*** Vorliegender Text
An der Bastei Lübbe Academy unterrichtet Andreas Eschbach angehende Autoren (Foto: O. Favre, Lübbe).

Das Internet hat in den vergangenen Jahren viele Lebensbereiche verändert. Welchen Einfluss es auf das Geschichtenerzählen hat, hat die „New York Times“ verschiedene englischsprachige Autoren gefragt. buchreport hat sich unter deutschen Schriftstellern umgehört, darunter Bastei Lübbe-Autor Andreas Eschbach.

Andreas Eschbach ist ein vielfach ausgezeichneter deutscher Schriftsteller. Seinen ersten Bestseller landete er 1998 mit „Das Jesus-Video“. Weitere erfolgreiche Romane schrieb er mit „Der Nobelpreis“, „Ausgebrannt“ und „Exponentialdrift“. Sein neuster Thriller „Der Jesus-Deal“ erscheint im Oktober bei Bastei Lübbe. Hier seine Webseite.

Inwiefern hat sich Ihr Arbeitsalltag in den vergangenen Jahren durch die Digitalisierung verändert?
******
**Zu erledigen**
**1)** Beantworten Sie anhand des Textes über Andreas Eschbach die folgenden Fragen:
(a) Welche Zeitung hat englischsprachige Autoren nach dem Einfluss des Internets auf das Geschichtenerzählen gefragt?
(b) Mit welchem Roman landete Eschbach seinen ersten Bestseller, und in welchem Jahr?
(c) Wann und bei welchem Verlag erscheint sein neuster Thriller „Der Jesus-Deal“?
**2)** Führen Sie den Text über Andreas Eschbach und das Internet im Anschluss an die zuletzt gestellte Frage weiter.
*** Bereitgestelltes Material
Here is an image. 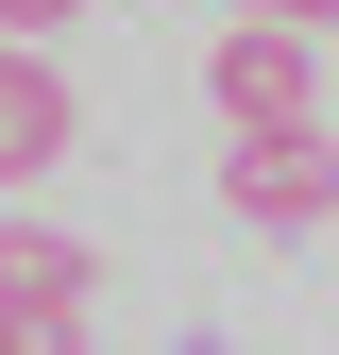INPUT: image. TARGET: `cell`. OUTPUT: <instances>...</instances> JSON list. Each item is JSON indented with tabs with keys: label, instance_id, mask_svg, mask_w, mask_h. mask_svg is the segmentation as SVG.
******
**Antworten zur Übung**
**1)**
(a) Die „New York Times“.
(b) Mit „Das Jesus-Video“ im Jahr 1998.
(c) Im Oktober bei Bastei Lübbe.

**2)**
Da ich seit den 80er-Jahren mit Computern zu tun habe und schon im Internet unterwegs war, als noch niemand geahnt hat, dass das mal was Wichtiges werden könnte, ist mein Arbeitsalltag natürlich schon lange stark von der Digitalisierung geprägt. Trotzdem gibt es auch bei mir noch Veränderungen. In den letzten Jahren war es die, dass ich mehr und mehr darauf verzichte, meine – ja nicht gerade dünnen – Manuskripte auf Papier auszudrucken. Stattdessen wandle ich sie in den verschiedenen Stadien der Entstehung ins E-Book-Format um, schiebe sie auf meinen E-Reader und lese sie bequem auf dem Sofa. Auch meinen Testlesern mute ich das inzwischen zu. Vorläufiger Meilenstein ist mein jüngster Roman „Der Jesus-Deal“, bei dem ich zum ersten Mal – von der ersten Rohfassung bis zur letzten Fahnenkorrektur – ohne eine einzige ausgedruckte Seite ausgekommen bin.

Was sind Ihre größten Hoffnungen und Sorgen in Bezug auf die Digitalisierung?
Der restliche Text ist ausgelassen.